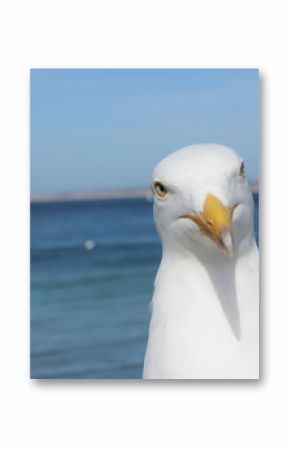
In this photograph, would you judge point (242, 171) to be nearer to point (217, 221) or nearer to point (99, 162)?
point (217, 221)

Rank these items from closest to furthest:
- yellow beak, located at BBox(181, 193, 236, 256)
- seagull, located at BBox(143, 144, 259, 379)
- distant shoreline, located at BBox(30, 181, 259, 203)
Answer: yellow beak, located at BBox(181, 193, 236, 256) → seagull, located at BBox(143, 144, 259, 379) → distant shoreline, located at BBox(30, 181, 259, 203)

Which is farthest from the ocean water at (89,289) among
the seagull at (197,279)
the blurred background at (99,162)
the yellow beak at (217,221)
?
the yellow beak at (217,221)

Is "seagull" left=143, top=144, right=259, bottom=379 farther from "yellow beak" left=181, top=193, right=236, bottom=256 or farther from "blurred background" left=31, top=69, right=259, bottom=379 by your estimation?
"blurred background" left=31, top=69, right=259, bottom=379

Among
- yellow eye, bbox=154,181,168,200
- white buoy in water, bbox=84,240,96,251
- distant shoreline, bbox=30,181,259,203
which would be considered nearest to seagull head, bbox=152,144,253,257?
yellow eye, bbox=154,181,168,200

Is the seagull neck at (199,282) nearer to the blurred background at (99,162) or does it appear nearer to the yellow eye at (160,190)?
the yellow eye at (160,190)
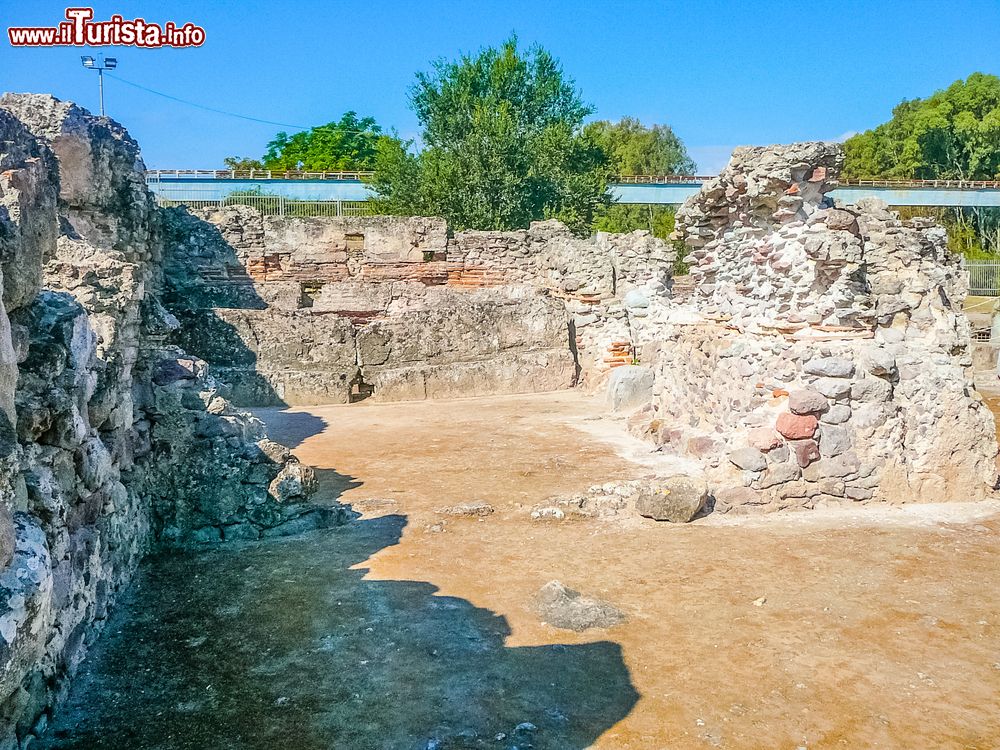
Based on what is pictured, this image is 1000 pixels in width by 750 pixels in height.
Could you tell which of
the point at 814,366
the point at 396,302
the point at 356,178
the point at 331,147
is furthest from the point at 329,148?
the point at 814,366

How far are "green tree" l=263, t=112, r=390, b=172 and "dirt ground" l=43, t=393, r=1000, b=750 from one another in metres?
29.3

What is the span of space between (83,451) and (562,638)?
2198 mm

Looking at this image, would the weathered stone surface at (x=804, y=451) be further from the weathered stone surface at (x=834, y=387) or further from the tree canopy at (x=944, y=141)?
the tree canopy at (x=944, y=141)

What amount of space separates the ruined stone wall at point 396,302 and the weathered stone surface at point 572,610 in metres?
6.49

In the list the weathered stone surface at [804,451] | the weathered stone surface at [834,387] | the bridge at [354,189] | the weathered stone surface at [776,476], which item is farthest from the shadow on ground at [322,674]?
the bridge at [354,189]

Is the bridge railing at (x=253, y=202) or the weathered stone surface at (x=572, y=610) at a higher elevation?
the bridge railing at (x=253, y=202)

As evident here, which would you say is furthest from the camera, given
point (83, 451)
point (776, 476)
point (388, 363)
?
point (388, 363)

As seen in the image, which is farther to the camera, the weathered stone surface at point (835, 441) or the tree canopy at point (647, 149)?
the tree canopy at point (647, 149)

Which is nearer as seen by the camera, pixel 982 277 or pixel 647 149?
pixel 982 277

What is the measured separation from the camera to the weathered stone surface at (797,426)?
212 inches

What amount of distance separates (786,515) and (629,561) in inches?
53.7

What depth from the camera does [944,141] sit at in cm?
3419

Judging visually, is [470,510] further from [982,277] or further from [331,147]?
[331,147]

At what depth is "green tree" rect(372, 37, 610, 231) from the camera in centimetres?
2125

+++

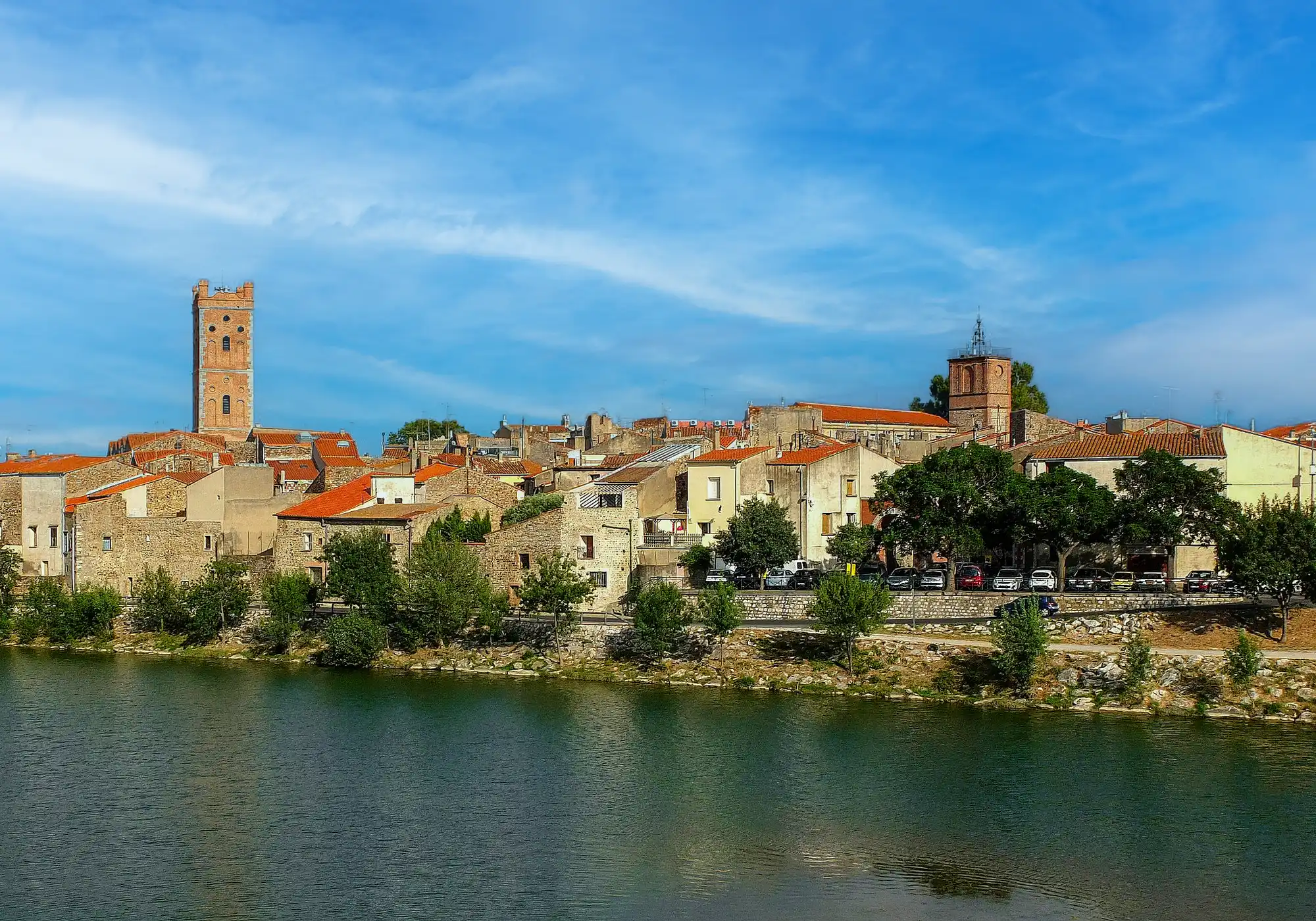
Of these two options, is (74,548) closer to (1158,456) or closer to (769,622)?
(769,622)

+++

**Exercise task:** Tally the rows above that contain the string "farther" and give only that number.

**The output:** 2